→ SHORT TASK 1
In the passage on open access literature, replace "closed access" with "subscription-based" and give the part starting with "Open access literature can" and going on through "subject repositories (SRs).".
→ SHORT TASK 2
Based on the passage on open access literature, do these statements agree with it? Answer yes or no for each and quote the words that decide it. (a) The Budapest Open Access Initiative took place in 2002. (b) Users must pay to read gold open access literature. (c) The Bethesda statement was issued in 2005.

→ TEXT EXTRACT

There is a considerable body of literature dealing with the expanding definition and implications of open access information. The open access movement is commonly thought to have begun with the Budapest Open Access Initiative in 2002 when the phrase open access originated and the concepts of self-archiving and open-access journals were introduced (http://www.budapestopenaccessinitiative.org/read). The Bethesda statement (2003) emphasized scientific publishing and included statements from funding agencies, libraries, publishers, and scientists regarding a new open access model of publishing. http://legacy.earlham.edu/~peters/fos/bethesda.htm). The Berlin declaration (2003) broadened the OA conversation even more to the freedom of information and using the Internet to globally disseminate knowledge (http://openaccess.mpg.de/Berlin-Declaration). This more inclusive definition was also used by Peter Suber who stated that "open access literature (OA) is digital, online, free of charge, and free of most copyright licensing restrictions"(2013, p.1).
Open access literature can be divided into three types: gold, green, and hybrid. Gold open access can be accessed free of charge by the user and may include some type of pay model for the author. The color green is used to designate closed access journals that allow some form of the article (i.e. pre-print or post-print) to be self-archived by the author. Hybrid journals give authors the option of paying to have the full versions of their articles from a closed access journal made freely available to users (Joshi, Vatnal, & Manjunath, 2012). According to the SHERPA/RoMEO database which lists publishers' self-archiving policies, "76% of the 1818 publishers on their list allow some form of self- archiving" (2015), making it much easier for faculty authors to archive their articles in institutional repositories or subject repositories (SRs).

→ ENTRIES PROVIDED

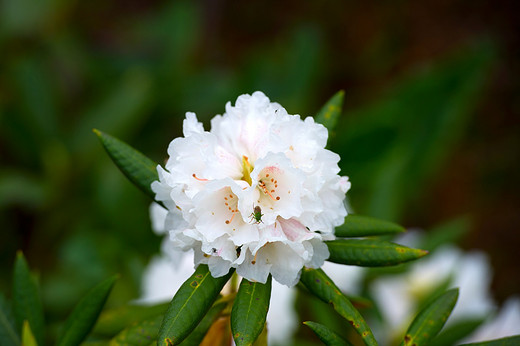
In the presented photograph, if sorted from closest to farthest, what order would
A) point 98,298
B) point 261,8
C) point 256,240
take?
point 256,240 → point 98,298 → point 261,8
* * *
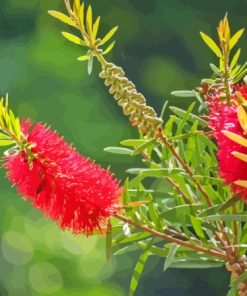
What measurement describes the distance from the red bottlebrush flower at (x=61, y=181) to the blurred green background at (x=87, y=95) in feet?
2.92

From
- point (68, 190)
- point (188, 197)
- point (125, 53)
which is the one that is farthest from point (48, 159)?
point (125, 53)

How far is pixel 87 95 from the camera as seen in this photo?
==
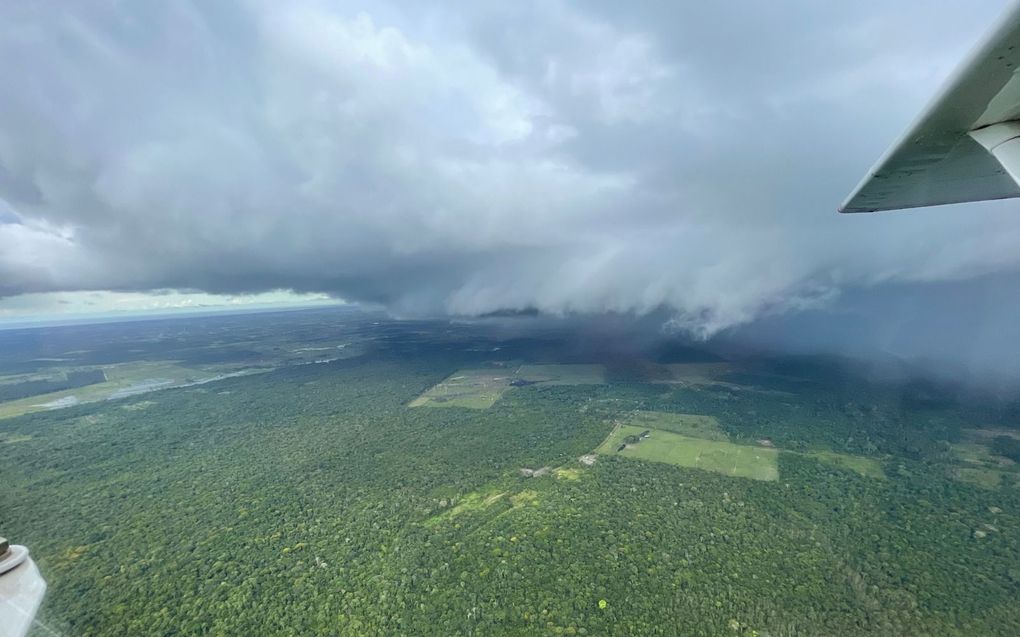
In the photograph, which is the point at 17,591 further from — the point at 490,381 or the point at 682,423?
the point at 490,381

→ WORKED ANSWER 1
Open access literature can be divided into three types: gold, green, and hybrid. Gold open access can be accessed free of charge by the user and may include some type of pay model for the author. The color green is used to designate subscription-based journals that allow some form of the article (i.e. pre-print or post-print) to be self-archived by the author. Hybrid journals give authors the option of paying to have the full versions of their articles from a subscription-based journal made freely available to users (Joshi, Vatnal, & Manjunath, 2012). According to the SHERPA/RoMEO database which lists publishers' self-archiving policies, "76% of the 1818 publishers on their list allow some form of self- archiving" (2015), making it much easier for faculty authors to archive their articles in institutional repositories or subject repositories (SRs).

→ WORKED ANSWER 2
(a) Yes: "the Budapest Open Access Initiative in 2002"
(b) No: "Gold open access can be accessed free of charge by the user"
(c) No: "The Bethesda statement (2003)"